While many are in favor of such a plan, many citizens of Alaska oppose opening up the coastal region, referred to as the 1002 Area, for drilling. Those opposed argue that drilling will impact the caribou migration through this area, which occurs each fall, and not only impact the caribou populations, but it will also have a negative effect on those Native Americans who are permitted to hunt the caribou and rely on them for food. This is only one of the potential impacts on wildlife.
Oil companies have repeatedly stated that the oil can be recovered without endangering wildlife or the fragile Arctic ecosystem. Conservationists and ecologists argue that none of the reserve should be developed when improvements in energy conservation could reduce the demand for oil. They contend that drilling in the reserve will harm the habitat of millions of migratory birds, caribou, grizzly bears, muskoxen and polar bears.

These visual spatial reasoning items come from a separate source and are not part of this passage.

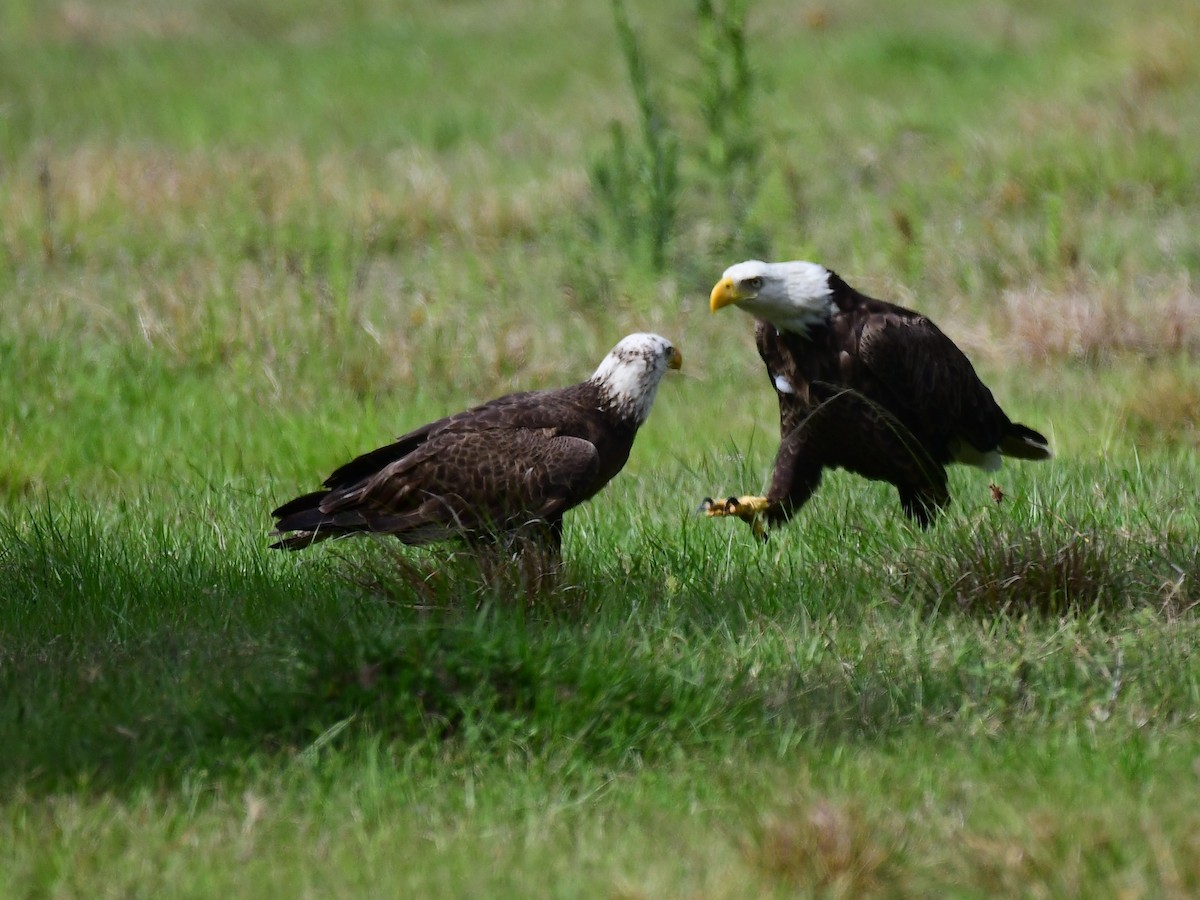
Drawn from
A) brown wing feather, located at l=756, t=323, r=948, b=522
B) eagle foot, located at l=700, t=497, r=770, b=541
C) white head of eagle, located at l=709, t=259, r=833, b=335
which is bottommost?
eagle foot, located at l=700, t=497, r=770, b=541

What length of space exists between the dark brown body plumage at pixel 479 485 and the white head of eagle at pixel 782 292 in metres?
0.70

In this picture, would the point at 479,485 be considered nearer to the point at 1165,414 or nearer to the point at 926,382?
the point at 926,382

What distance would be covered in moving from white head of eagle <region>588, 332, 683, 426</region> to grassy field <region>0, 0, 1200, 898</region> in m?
0.44

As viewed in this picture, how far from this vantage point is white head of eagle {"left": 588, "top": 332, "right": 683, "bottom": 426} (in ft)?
18.4

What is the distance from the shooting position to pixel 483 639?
3902 mm

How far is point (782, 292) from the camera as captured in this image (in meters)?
5.57

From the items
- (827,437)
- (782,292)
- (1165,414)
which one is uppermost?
(782,292)

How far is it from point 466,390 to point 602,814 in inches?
202

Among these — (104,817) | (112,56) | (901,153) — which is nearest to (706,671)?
(104,817)

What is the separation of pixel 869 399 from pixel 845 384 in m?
0.12

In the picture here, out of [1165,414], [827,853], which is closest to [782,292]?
[1165,414]

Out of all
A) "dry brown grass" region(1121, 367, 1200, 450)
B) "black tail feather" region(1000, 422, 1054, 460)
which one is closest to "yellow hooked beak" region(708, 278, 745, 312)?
"black tail feather" region(1000, 422, 1054, 460)

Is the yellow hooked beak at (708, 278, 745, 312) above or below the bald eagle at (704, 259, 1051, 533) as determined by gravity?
above

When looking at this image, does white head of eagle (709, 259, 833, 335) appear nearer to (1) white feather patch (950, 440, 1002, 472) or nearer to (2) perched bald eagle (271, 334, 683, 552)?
(2) perched bald eagle (271, 334, 683, 552)
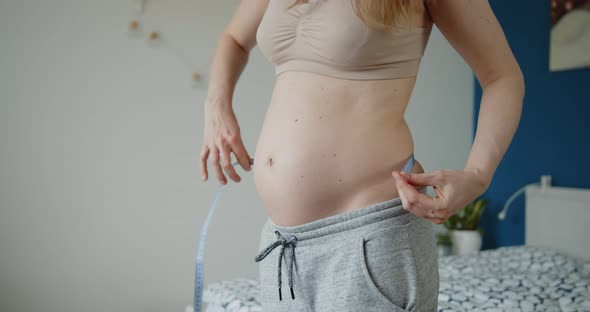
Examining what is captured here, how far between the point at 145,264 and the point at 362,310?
2.31 meters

Despite the arguments of wildlife experts, those advocating the drilling claim that the Arctic Refuge could be developed by disturbing as few as a couple of thousand acres of the reserve. On the contrary, the U.S. Geological Survey studies reports oil in the refuge isn't concentrated in a single, large reservoir, but is actually spread across the coastal plain in several small deposits. Drilling within all the deposits would inarguably entail extensive infrastructure - including roads and pipelines that would fragment the critical coastline habitat while disturbing and displacing wildlife.
Even if the precious Alaskan coast and all of its dependent wildlife could survive drilling, would the modest decrease in what we pay at the pump really make it worth it? According to many experts, opening up ANWR would hardly make a dent in relieving our dependence on foreign oil. According to the US Geological Survey, what lies beneath the 1002 Area would feed our cars for less than a year. Again, is it really worth it?